• _OBJECTIVE_
Copy out each line of the entries below that contains the word "from".

• _LISTING_

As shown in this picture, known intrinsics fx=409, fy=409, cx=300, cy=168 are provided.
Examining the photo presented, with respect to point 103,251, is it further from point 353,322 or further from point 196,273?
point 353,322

==

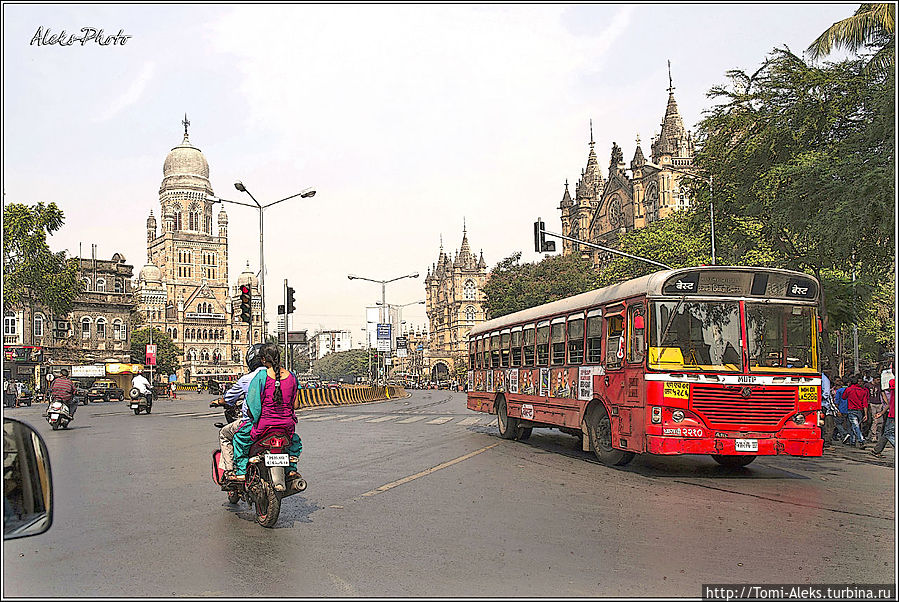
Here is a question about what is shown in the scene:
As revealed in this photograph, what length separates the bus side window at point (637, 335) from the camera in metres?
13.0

• _THE RESPONSE_
Examining the photo presented, with respect to point 103,251, is it further from point 353,322 or further from point 196,273?
As revealed in this photograph, what length separates the bus side window at point (637, 335) from the camera in metres?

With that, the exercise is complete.